■ **Quoted passage**:
----------------

The Gell Baronetcy of Hopton in the County of Derby, was a title in the Baronetage of England. It was created on 29 January 1642 for John Gell, Hopton Hall, Derbyshire, chief barmaster in the wapentake of Wirksworth from 1638-1644. The family gained importance and wealth through lead mining interests near Wirksworth. Sir John Gell, 1st Baronet received the baronetcy on the eve of the English Civil War, but fought for the Parliamentary side.

----------------

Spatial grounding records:
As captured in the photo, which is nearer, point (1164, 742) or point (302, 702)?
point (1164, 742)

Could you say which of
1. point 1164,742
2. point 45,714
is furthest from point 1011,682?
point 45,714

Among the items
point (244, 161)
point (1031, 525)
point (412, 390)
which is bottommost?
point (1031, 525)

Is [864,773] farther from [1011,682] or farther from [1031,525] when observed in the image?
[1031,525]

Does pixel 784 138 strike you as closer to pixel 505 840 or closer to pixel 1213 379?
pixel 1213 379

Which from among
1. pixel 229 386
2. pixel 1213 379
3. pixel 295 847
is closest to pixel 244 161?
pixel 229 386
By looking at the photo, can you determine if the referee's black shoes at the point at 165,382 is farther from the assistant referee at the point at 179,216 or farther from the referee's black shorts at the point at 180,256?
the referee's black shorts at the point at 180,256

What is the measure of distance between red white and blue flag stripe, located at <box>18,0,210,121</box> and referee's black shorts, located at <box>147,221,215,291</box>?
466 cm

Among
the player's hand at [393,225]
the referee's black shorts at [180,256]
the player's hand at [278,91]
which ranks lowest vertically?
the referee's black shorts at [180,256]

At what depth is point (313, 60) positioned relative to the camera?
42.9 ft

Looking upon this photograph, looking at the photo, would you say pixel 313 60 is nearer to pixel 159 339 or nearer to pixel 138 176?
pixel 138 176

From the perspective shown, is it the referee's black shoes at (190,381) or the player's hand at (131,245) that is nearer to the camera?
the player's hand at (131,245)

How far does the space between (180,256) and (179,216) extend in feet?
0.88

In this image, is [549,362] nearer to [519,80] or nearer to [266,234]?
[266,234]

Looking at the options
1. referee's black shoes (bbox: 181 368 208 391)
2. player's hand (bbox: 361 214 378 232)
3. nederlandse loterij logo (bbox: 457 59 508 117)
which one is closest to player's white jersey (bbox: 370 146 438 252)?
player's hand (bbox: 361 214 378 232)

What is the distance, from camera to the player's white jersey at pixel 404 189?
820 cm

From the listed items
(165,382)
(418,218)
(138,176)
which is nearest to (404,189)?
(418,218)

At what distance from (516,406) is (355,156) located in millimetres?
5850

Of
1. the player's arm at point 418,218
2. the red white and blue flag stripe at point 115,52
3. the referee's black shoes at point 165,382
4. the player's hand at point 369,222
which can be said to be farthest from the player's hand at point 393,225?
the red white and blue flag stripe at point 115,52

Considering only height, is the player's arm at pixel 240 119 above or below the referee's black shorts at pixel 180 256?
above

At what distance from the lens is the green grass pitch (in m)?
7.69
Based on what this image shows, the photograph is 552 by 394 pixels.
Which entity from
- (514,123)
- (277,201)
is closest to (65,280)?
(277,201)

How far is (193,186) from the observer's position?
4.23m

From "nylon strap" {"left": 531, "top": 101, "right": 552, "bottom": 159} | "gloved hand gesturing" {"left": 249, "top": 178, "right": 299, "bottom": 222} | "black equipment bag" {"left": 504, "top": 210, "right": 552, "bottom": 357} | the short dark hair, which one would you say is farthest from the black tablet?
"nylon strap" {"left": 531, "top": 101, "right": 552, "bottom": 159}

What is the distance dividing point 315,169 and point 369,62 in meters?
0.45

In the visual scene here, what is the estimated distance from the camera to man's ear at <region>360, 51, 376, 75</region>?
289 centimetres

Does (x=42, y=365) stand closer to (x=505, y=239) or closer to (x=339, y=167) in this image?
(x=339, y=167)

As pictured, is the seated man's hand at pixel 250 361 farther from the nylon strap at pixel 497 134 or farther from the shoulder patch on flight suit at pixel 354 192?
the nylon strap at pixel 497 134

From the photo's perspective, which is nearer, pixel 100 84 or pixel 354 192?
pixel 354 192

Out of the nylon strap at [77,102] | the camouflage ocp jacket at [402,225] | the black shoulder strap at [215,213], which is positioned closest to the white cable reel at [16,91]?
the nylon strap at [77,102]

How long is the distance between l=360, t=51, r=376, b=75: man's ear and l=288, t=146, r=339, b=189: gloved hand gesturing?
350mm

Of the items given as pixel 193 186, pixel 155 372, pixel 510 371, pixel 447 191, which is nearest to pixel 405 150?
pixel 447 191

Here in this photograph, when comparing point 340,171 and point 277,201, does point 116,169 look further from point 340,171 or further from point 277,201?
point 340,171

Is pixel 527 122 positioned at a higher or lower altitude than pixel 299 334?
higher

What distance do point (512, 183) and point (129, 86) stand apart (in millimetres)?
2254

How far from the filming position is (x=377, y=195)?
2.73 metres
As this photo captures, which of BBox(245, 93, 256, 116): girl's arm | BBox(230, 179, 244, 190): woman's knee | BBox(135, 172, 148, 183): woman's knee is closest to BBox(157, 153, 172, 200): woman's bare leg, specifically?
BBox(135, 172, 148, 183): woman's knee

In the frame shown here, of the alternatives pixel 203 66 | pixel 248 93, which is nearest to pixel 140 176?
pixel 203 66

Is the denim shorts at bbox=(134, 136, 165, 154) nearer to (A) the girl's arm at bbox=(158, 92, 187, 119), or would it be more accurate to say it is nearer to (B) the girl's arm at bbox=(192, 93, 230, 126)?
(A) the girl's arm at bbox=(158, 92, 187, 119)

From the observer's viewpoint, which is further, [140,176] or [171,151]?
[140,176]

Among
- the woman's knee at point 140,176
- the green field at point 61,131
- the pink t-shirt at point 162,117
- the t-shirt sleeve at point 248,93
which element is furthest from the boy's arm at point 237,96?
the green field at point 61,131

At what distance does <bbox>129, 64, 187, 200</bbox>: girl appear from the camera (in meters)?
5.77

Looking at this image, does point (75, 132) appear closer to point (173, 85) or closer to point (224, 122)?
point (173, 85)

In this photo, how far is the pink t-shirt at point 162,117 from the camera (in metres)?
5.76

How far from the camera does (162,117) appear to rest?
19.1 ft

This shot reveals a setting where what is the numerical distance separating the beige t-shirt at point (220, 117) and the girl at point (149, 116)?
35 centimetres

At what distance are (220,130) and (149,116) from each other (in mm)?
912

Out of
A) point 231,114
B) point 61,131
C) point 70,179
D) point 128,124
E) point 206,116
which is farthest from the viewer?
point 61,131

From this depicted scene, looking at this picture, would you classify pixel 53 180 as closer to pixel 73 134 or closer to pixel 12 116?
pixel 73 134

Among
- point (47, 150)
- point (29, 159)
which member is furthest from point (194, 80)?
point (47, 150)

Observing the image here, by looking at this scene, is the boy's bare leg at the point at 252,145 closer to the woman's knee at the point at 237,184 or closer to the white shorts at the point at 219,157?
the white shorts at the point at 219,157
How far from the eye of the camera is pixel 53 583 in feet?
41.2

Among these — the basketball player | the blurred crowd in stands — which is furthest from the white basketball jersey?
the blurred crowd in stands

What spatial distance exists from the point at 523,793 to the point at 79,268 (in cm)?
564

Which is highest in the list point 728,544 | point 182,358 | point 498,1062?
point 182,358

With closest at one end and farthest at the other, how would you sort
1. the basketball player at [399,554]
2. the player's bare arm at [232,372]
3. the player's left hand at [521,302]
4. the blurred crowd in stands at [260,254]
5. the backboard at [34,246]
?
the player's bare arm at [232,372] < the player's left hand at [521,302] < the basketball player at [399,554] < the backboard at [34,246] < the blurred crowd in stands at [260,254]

----------------

■ **Activity**:
According to the passage on the Gell Baronetcy, on what date was the title created?

■ **Result**:
29 January 1642